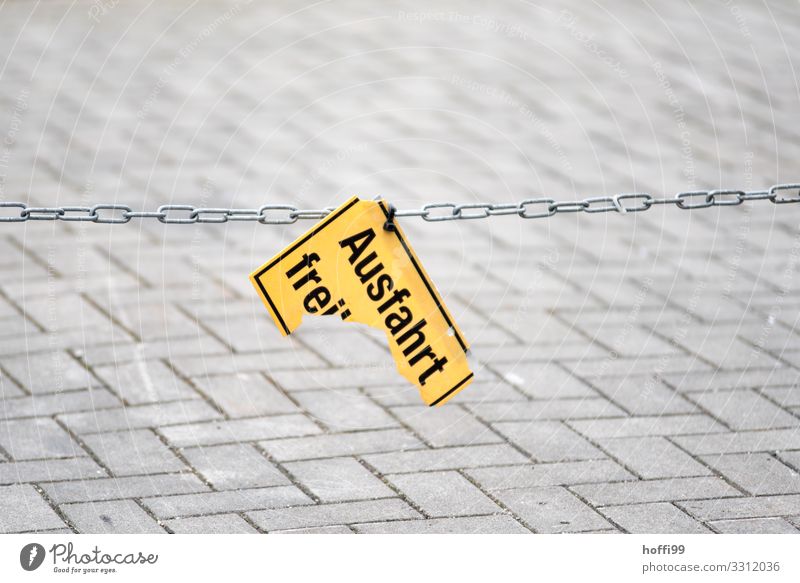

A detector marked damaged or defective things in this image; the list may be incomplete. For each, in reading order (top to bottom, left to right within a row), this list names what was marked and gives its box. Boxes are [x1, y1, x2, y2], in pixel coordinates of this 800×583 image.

damaged plastic sign [250, 196, 472, 406]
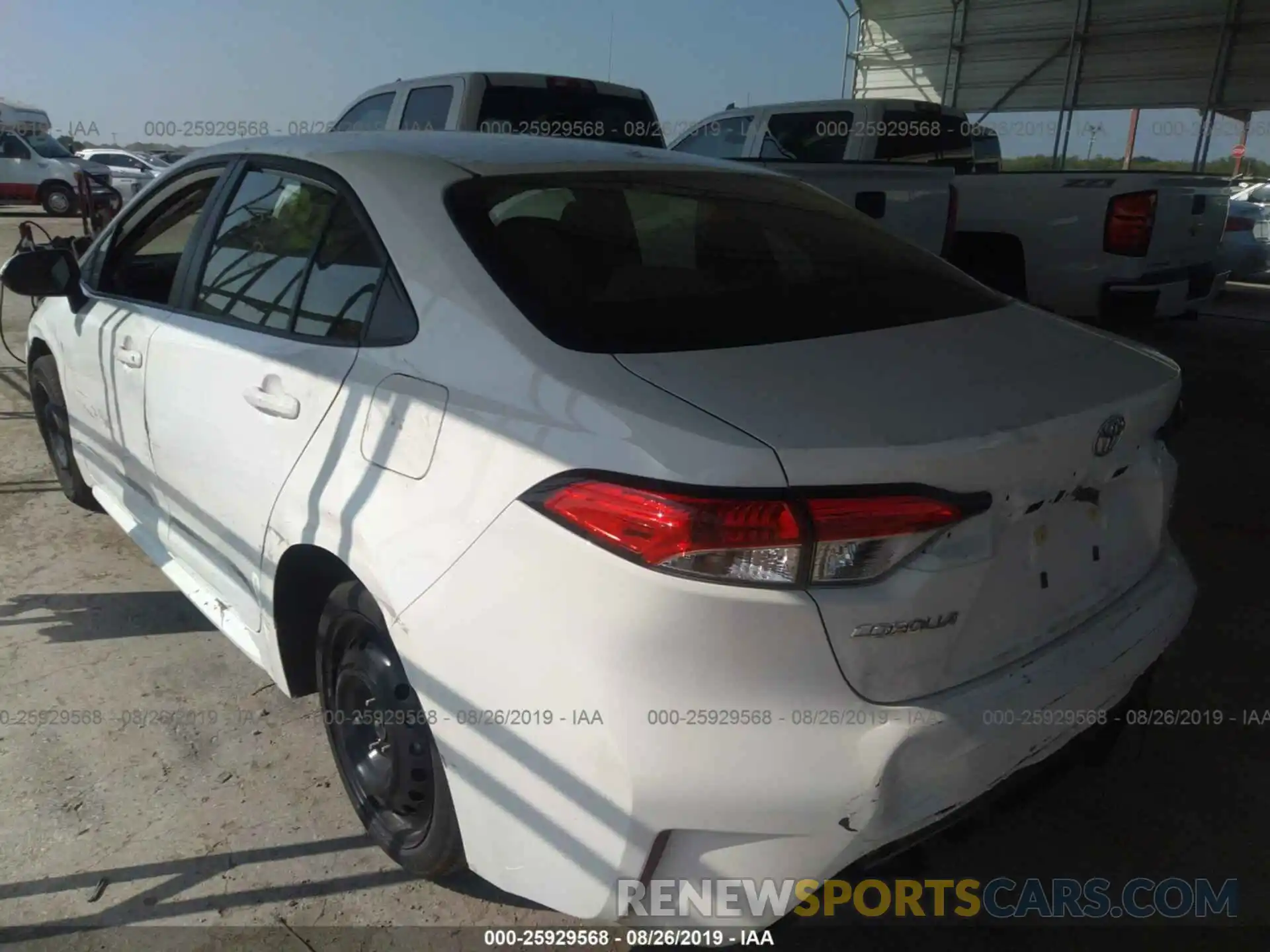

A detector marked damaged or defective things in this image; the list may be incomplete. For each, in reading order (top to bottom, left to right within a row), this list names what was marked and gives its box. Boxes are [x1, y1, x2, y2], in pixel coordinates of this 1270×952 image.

dent on door [360, 373, 449, 477]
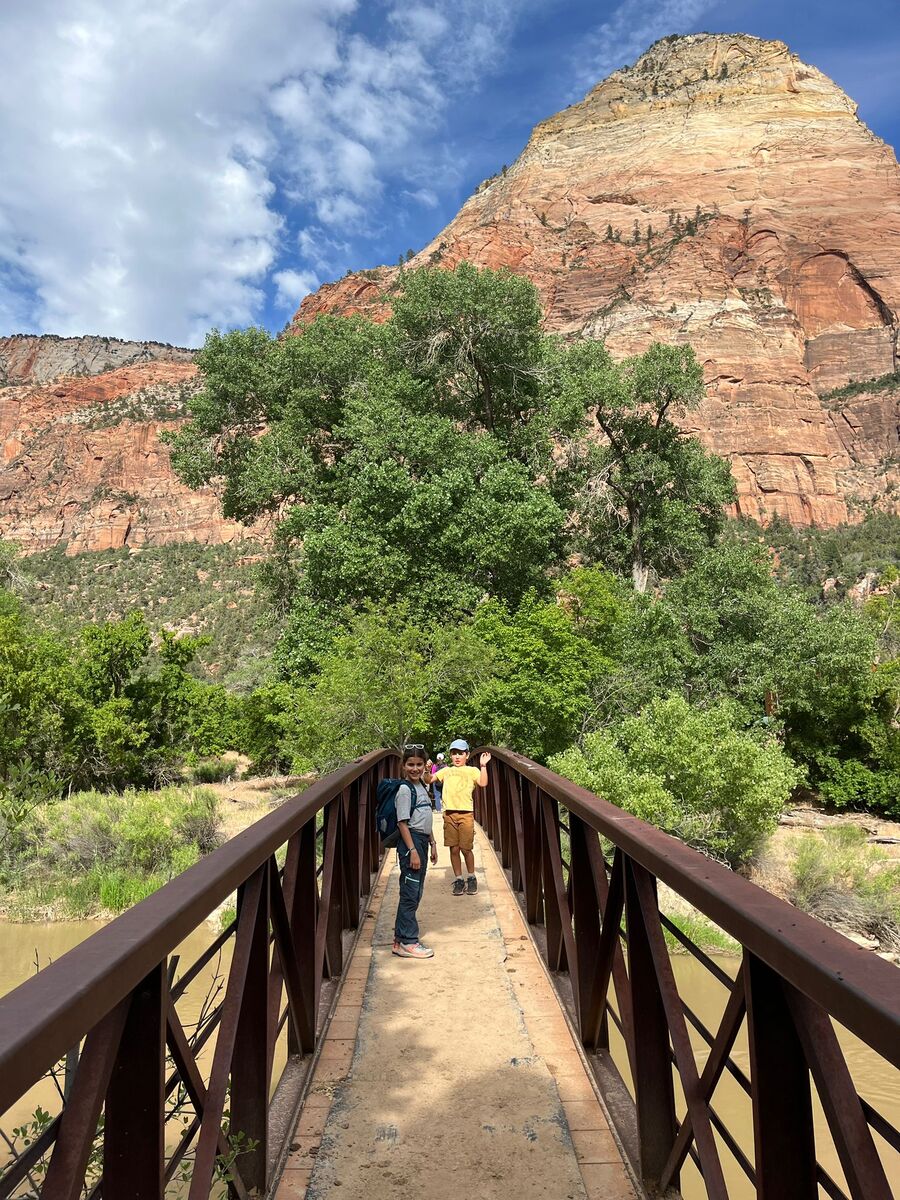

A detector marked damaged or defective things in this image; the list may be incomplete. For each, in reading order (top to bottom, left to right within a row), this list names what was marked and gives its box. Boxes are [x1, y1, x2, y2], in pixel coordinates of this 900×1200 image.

rusty brown railing [0, 753, 398, 1195]
rusty brown railing [475, 744, 897, 1195]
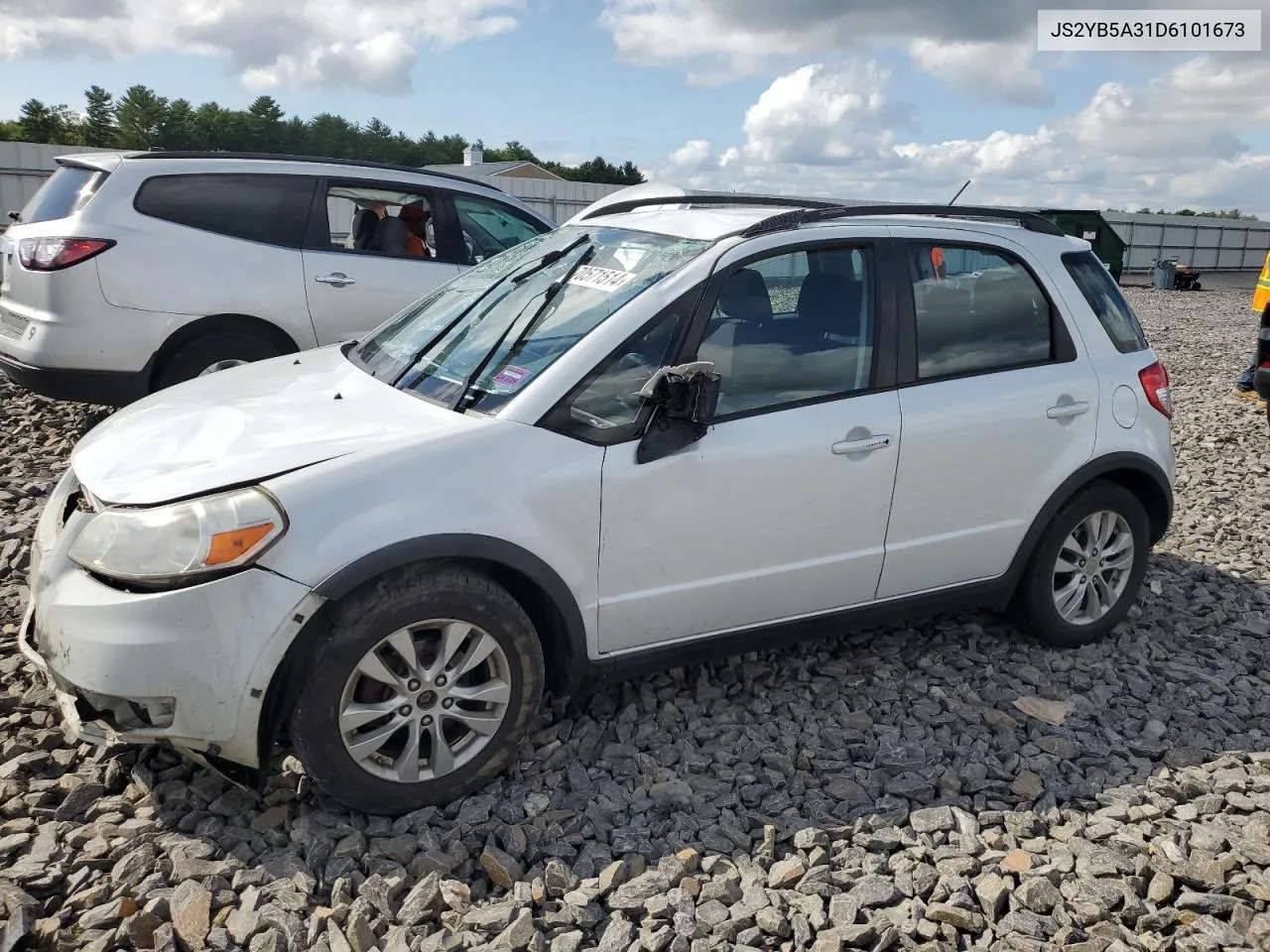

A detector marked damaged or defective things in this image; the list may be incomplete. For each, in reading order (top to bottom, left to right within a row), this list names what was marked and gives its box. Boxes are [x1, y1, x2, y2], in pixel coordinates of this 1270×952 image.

cracked windshield [350, 229, 705, 416]
dented hood [70, 342, 477, 508]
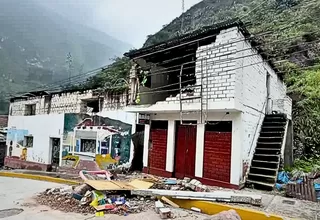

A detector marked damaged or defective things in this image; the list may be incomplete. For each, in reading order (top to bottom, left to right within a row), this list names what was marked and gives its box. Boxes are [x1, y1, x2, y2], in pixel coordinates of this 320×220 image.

damaged two-story building [124, 19, 292, 189]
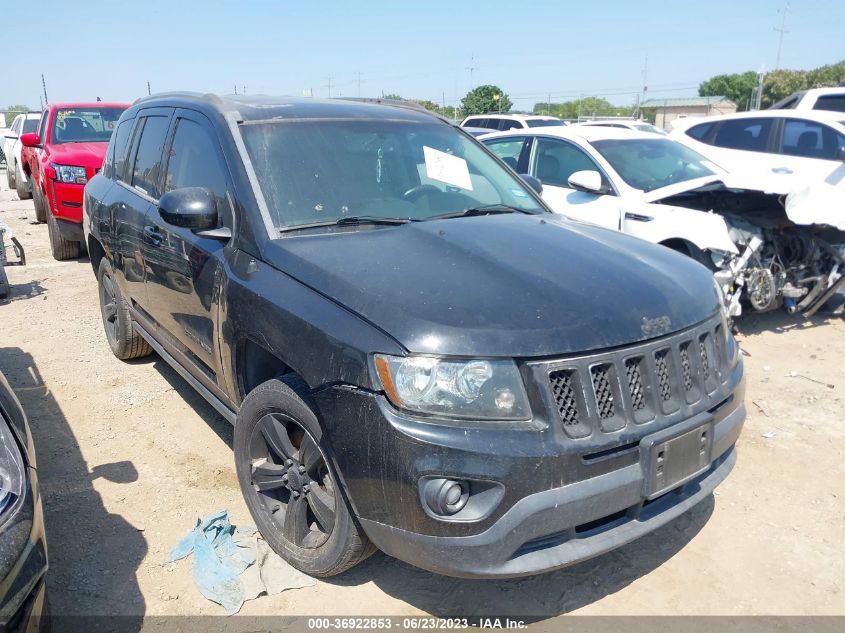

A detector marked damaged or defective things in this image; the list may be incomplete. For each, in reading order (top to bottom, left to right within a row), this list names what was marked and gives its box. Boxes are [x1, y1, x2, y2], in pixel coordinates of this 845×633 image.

crumpled hood [47, 141, 109, 173]
crumpled hood [266, 215, 720, 358]
wrecked white car [482, 126, 844, 318]
damaged front end [660, 180, 844, 318]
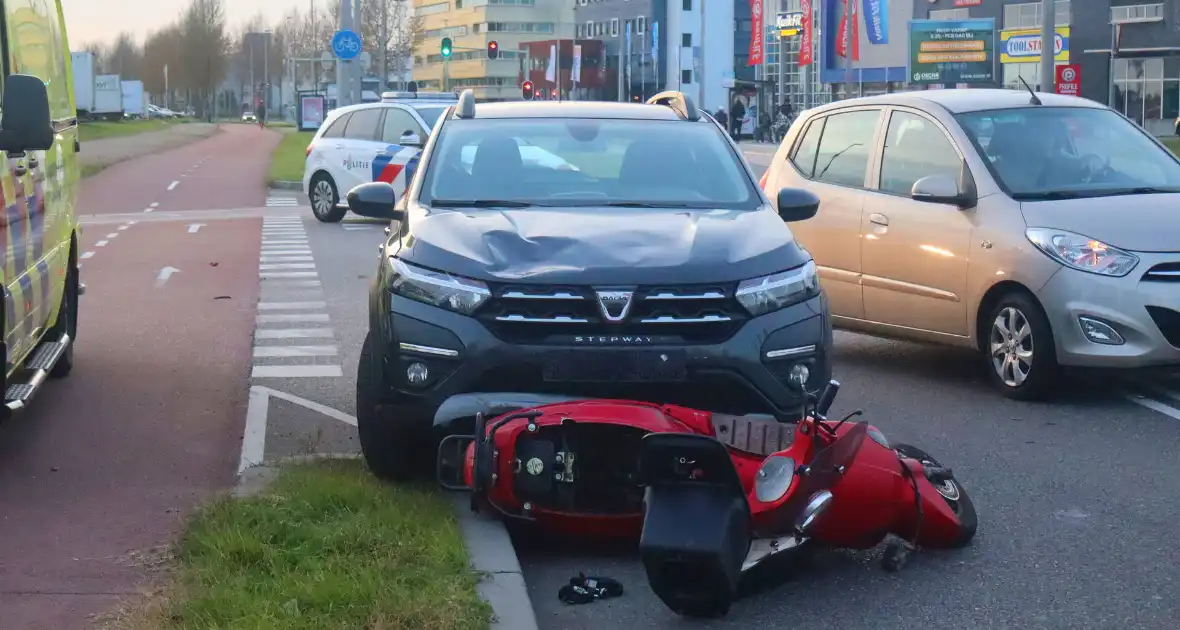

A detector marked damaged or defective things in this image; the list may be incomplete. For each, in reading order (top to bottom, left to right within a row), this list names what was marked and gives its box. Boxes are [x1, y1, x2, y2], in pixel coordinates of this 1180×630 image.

dented car hood [398, 206, 811, 285]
§
### Required work
Restate, word for word, the entries above, dropping any picture.

### Reply
A detector marked damaged or defective things in this image; the list may be incomplete. For each, in reading order (top to bottom, left to right within a row), this list names what was marked and gives its box. Boxes are [x1, y1, x2, y2], in pixel coordinates of this 800×583 image.

damaged plastic sign [250, 196, 472, 406]

A detector marked damaged or defective things in this image; the list may be incomplete. For each, in reading order (top to bottom, left to right within a row), this list names what was marked and gives its box. Boxes are [x1, y1, x2, y2], in pixel coordinates of this 1270×952 image.

dent on door [360, 373, 449, 477]

A detector marked damaged or defective things in this image; the list may be incomplete. For each, in reading order (top to bottom, left to right within a row), this list names what was marked and gives its box. Boxes are [x1, y1, x2, y2], in pixel coordinates of this 900×1200 image.

rusty brown railing [0, 753, 398, 1195]
rusty brown railing [475, 744, 897, 1195]

A detector marked damaged or defective things in this image; the list may be incomplete. For each, in reading order (top to bottom, left to right within a row), this list names what was marked and gives its box. Boxes are [x1, y1, x2, y2], in pixel coordinates of this 1270×952 image.

cracked windshield [350, 229, 705, 416]
dented hood [70, 342, 477, 508]

A detector marked damaged or defective things in this image; the list may be incomplete. For each, in reading order (top to bottom, left to right within a row), this list names what was marked and gives its box. Boxes are [x1, y1, x2, y2], in pixel coordinates of this 320×220 image.

damaged two-story building [124, 19, 292, 189]

A detector marked damaged or defective things in this image; the list may be incomplete. For each, in reading order (top to bottom, left to right within a row), this list names what was marked and gives its box. Boxes are [x1, y1, x2, y2], in pixel coordinates of this 845×633 image.

crumpled hood [47, 141, 109, 173]
crumpled hood [266, 215, 720, 358]
wrecked white car [482, 126, 844, 318]
damaged front end [660, 180, 844, 318]

A detector marked damaged or defective things in this image; the list may be incomplete. For each, in reading order (top to bottom, left to right within a row), this list names what was marked and gives its box. Boxes are [x1, y1, x2, y2], in pixel coordinates of this 1180×630 image.

dented car hood [398, 206, 811, 285]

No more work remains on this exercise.